Please copy exactly the lines from the first in the records through the line that contains "bathroom featuring tile", but not the pictures.

*** EXERCISE DATA Section Begins ***

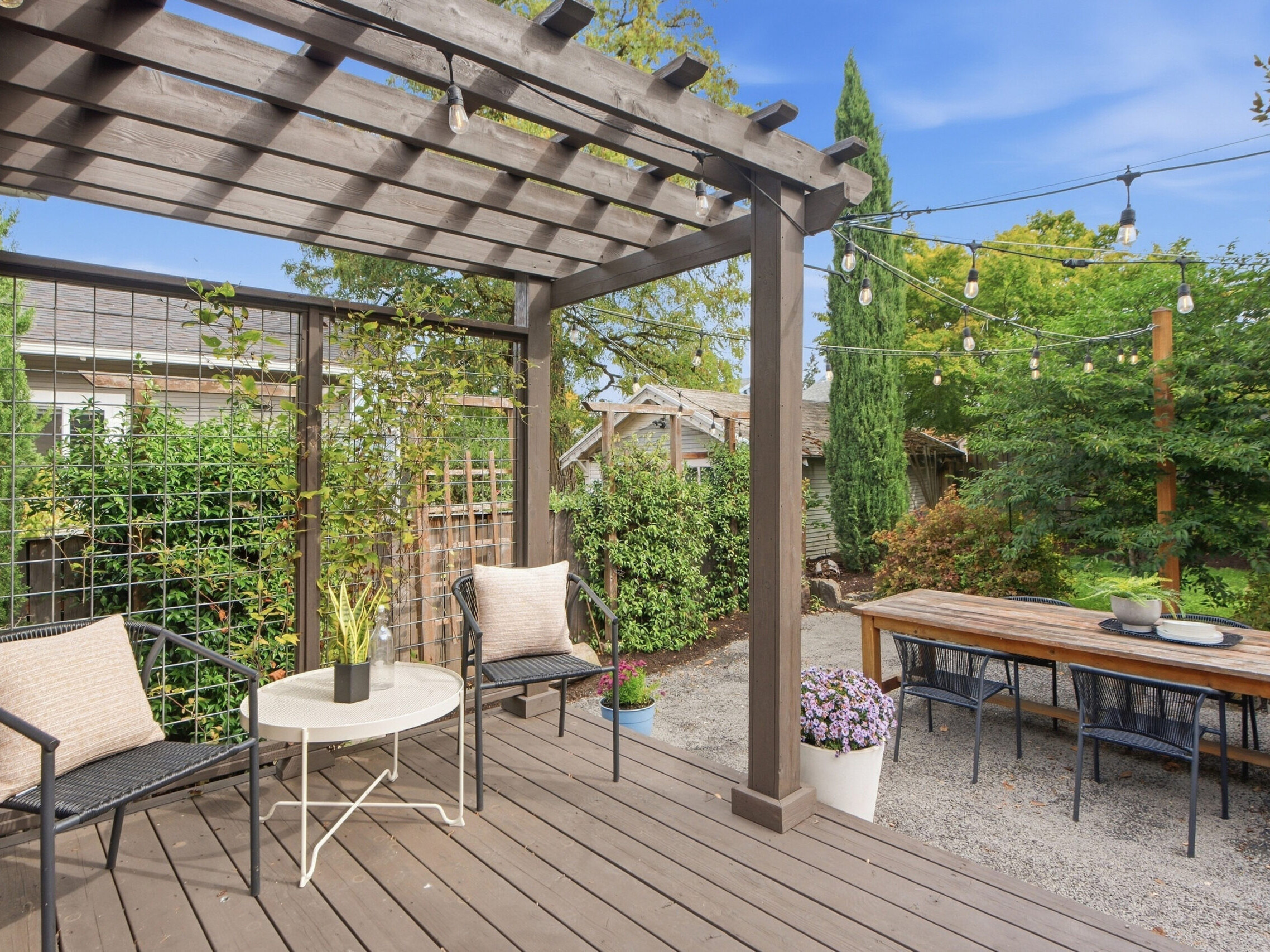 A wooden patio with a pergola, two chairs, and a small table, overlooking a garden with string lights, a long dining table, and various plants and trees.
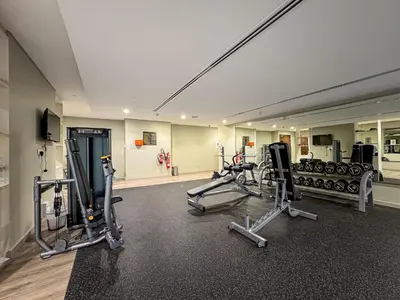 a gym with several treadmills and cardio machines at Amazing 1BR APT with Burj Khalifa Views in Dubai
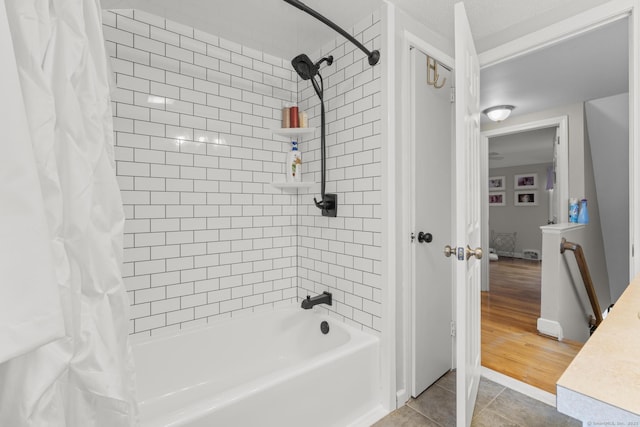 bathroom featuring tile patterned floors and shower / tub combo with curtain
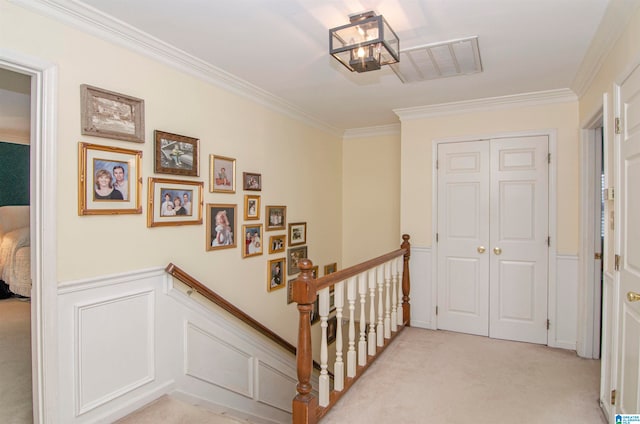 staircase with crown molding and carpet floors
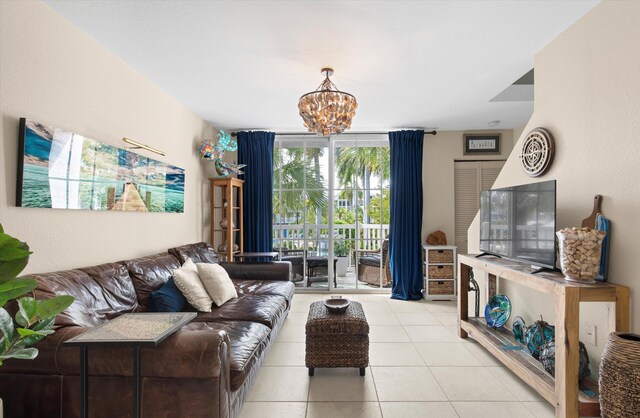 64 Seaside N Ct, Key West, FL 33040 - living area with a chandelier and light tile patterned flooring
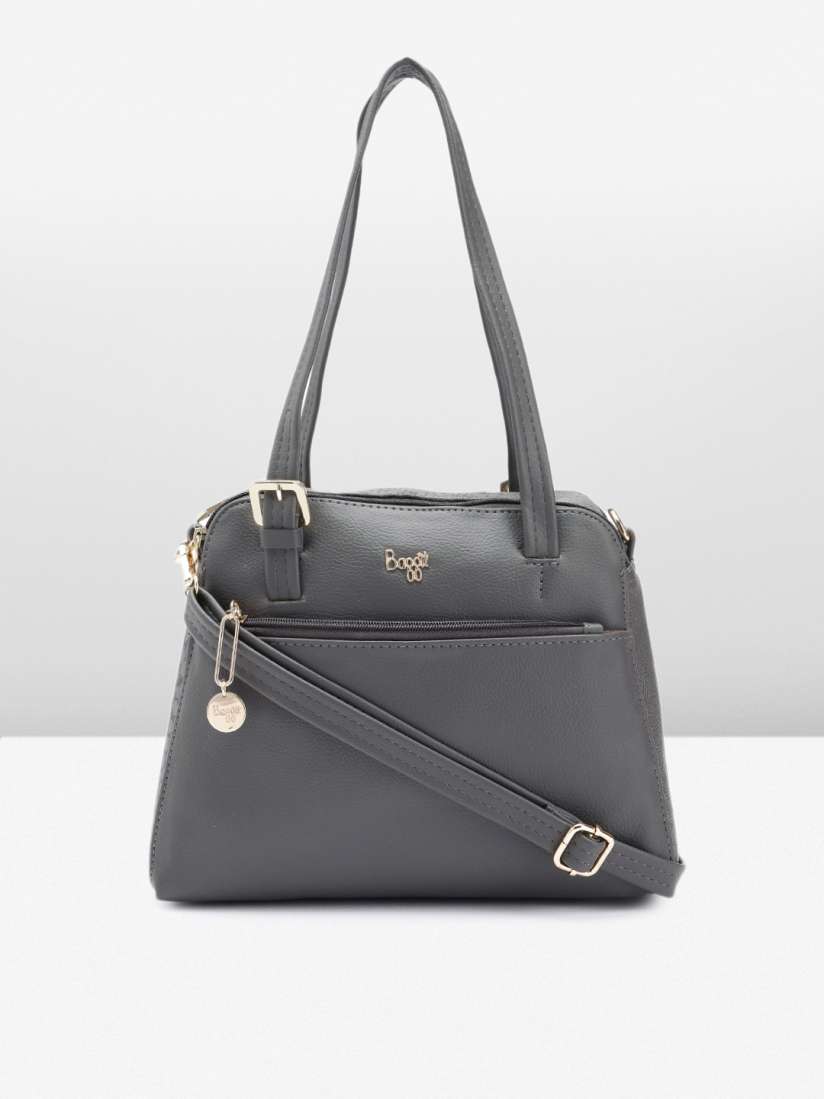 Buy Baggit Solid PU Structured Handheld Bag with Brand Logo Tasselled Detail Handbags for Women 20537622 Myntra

*** EXERCISE DATA Section Ends ***

* _ANSWER FOR THIS EXERCISE_
 A wooden patio with a pergola, two chairs, and a small table, overlooking a garden with string lights, a long dining table, and various plants and trees.
 a gym with several treadmills and cardio machines at Amazing 1BR APT with Burj Khalifa Views in Dubai
 bathroom featuring tile patterned floors and shower / tub combo with curtain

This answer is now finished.